**TASK GOAL:**
Copy out the records below, replacing "van wing mirror" with "van side mirror" wherever it occurs and leaving everything else unchanged.

----

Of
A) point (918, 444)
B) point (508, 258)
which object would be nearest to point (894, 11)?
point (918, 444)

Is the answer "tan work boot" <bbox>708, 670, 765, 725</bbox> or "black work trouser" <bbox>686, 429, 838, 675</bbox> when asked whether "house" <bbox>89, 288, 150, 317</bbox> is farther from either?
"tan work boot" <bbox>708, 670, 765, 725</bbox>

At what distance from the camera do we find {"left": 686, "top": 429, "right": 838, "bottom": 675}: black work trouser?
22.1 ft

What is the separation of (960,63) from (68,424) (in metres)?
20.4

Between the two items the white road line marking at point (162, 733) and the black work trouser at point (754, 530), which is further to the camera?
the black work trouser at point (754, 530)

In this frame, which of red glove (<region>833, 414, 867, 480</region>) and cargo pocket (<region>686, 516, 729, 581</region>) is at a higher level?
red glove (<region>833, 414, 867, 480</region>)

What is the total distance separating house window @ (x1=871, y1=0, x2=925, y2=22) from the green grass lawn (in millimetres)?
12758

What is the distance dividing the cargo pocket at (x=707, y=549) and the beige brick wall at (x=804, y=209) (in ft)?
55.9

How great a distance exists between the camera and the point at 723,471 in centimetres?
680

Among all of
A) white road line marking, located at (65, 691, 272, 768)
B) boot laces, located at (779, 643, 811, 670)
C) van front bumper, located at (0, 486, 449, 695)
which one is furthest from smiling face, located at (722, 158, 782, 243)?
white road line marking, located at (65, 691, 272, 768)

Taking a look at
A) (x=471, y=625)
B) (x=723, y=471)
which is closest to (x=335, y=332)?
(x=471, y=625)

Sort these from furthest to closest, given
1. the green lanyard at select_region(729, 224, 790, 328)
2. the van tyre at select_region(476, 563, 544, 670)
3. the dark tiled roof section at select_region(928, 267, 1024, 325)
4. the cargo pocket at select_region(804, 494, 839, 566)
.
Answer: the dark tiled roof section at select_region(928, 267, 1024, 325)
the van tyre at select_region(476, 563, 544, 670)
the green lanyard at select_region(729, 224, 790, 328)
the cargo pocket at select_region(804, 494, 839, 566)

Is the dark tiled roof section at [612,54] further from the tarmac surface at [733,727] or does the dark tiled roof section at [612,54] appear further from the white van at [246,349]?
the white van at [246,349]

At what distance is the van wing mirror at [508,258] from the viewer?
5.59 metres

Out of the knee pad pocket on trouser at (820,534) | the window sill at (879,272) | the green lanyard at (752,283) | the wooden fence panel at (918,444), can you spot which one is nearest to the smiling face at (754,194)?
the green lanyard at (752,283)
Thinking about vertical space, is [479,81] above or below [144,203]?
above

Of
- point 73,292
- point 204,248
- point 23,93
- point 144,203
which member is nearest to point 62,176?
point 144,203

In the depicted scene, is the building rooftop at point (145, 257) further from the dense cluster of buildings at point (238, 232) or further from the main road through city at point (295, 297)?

----

**RESULT:**
Of
A) point (918, 444)
B) point (508, 258)
which object would be nearest to point (894, 11)?
point (918, 444)

Is the answer "tan work boot" <bbox>708, 670, 765, 725</bbox> or "black work trouser" <bbox>686, 429, 838, 675</bbox> when asked whether "house" <bbox>89, 288, 150, 317</bbox> is farther from either?
"tan work boot" <bbox>708, 670, 765, 725</bbox>

At what distance from the camera do we find {"left": 686, "top": 429, "right": 838, "bottom": 675}: black work trouser?
22.1 ft

What is the separation of (960,63) from (68,424) (in metres)?
20.4

Between the two items the white road line marking at point (162, 733) and the black work trouser at point (754, 530), which is further to the camera?
the black work trouser at point (754, 530)

In this frame, which of red glove (<region>833, 414, 867, 480</region>) and cargo pocket (<region>686, 516, 729, 581</region>) is at a higher level?
red glove (<region>833, 414, 867, 480</region>)

What is the total distance separating house window @ (x1=871, y1=0, x2=925, y2=22) from the green grass lawn (in millimetres)?
12758

What is the distance dividing the cargo pocket at (x=707, y=549) and the beige brick wall at (x=804, y=209) (in ft)?
55.9

How great a distance exists between the camera and the point at 723,471 in centimetres?
680

Among all of
A) white road line marking, located at (65, 691, 272, 768)
B) boot laces, located at (779, 643, 811, 670)
C) van front bumper, located at (0, 486, 449, 695)
which one is furthest from smiling face, located at (722, 158, 782, 243)?
white road line marking, located at (65, 691, 272, 768)

Taking a look at
A) (x=471, y=625)
B) (x=723, y=471)
which is closest to (x=335, y=332)?
(x=471, y=625)

Sort these from furthest to closest, given
1. the green lanyard at select_region(729, 224, 790, 328)
2. the van tyre at select_region(476, 563, 544, 670)
3. the dark tiled roof section at select_region(928, 267, 1024, 325)
4. the cargo pocket at select_region(804, 494, 839, 566)
.
Answer: the dark tiled roof section at select_region(928, 267, 1024, 325)
the van tyre at select_region(476, 563, 544, 670)
the green lanyard at select_region(729, 224, 790, 328)
the cargo pocket at select_region(804, 494, 839, 566)

Is the dark tiled roof section at [612,54] further from the tarmac surface at [733,727] or does the dark tiled roof section at [612,54] appear further from the white van at [246,349]?
the white van at [246,349]

At what distance is the van side mirror at [508,258] from the viewer?
5.59 metres

Out of the knee pad pocket on trouser at (820,534) | the window sill at (879,272) | the green lanyard at (752,283) | the wooden fence panel at (918,444), can you spot which one is nearest to the smiling face at (754,194)?
the green lanyard at (752,283)
Thinking about vertical space, is [479,81] above or below [144,203]?
above

Of
- point 73,292
- point 204,248
- point 23,93
- point 144,203
which member is nearest to point 62,176?
point 144,203

In the depicted scene, is the building rooftop at point (145, 257) further from the dense cluster of buildings at point (238, 232) or further from the main road through city at point (295, 297)?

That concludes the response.